How to complete this task: Print every line of the listing below, starting with the line that holds "scientific name: Puma concolor" and going on through the line that holds "genus: Lynx", both included, and print nothing else.

─── Information provided

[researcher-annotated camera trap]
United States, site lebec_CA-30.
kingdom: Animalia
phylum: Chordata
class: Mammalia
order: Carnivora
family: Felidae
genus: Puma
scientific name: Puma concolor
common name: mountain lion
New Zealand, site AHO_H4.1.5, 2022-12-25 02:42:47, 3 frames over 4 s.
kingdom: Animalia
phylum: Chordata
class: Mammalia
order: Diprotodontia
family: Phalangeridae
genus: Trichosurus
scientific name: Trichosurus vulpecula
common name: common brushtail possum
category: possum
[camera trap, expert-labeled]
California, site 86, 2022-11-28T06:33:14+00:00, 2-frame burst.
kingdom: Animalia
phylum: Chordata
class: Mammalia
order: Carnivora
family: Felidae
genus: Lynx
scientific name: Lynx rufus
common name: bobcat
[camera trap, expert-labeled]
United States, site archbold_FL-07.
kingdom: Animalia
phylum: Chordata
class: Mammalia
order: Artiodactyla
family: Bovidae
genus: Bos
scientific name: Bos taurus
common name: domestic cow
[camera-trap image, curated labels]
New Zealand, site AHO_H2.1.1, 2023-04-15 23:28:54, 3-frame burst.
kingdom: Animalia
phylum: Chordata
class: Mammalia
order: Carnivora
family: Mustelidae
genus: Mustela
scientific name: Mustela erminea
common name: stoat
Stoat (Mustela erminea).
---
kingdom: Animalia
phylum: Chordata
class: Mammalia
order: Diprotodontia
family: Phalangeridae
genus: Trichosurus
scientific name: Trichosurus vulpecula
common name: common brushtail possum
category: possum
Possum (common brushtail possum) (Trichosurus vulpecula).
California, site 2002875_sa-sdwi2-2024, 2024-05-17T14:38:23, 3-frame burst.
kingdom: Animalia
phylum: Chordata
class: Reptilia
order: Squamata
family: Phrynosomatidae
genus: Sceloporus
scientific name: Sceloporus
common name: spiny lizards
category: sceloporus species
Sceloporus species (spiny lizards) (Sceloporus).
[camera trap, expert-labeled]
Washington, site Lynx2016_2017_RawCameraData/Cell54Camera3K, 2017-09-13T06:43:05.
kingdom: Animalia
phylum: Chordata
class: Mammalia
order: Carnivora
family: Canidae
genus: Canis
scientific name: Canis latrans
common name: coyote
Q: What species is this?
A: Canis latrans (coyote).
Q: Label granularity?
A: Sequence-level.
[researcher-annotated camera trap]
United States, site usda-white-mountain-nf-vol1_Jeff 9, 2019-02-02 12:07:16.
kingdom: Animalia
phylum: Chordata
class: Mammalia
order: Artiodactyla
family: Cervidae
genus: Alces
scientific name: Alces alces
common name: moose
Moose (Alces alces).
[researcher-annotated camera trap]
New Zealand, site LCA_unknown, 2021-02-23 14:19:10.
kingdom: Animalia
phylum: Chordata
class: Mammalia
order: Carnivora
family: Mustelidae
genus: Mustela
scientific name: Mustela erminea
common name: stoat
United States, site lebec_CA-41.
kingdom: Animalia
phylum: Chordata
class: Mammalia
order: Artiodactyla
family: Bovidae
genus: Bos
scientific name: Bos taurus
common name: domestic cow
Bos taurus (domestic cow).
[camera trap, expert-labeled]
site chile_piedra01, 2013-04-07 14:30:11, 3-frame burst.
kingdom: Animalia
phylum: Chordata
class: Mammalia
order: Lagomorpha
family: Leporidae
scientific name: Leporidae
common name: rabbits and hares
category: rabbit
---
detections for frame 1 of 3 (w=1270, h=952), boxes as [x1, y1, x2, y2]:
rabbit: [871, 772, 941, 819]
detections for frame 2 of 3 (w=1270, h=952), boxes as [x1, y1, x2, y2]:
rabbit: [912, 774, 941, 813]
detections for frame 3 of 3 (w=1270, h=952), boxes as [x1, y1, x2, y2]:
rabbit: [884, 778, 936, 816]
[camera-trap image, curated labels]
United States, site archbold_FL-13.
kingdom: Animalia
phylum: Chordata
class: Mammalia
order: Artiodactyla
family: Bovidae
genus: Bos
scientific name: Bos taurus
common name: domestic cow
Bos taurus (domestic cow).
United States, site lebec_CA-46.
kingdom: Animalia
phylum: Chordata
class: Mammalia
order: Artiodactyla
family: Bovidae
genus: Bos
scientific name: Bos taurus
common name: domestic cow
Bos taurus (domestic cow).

──────

Answer area:
scientific name: Puma concolor
common name: mountain lion
New Zealand, site AHO_H4.1.5, 2022-12-25 02:42:47, 3 frames over 4 s.
kingdom: Animalia
phylum: Chordata
class: Mammalia
order: Diprotodontia
family: Phalangeridae
genus: Trichosurus
scientific name: Trichosurus vulpecula
common name: common brushtail possum
category: possum
[camera trap, expert-labeled]
California, site 86, 2022-11-28T06:33:14+00:00, 2-frame burst.
kingdom: Animalia
phylum: Chordata
class: Mammalia
order: Carnivora
family: Felidae
genus: Lynx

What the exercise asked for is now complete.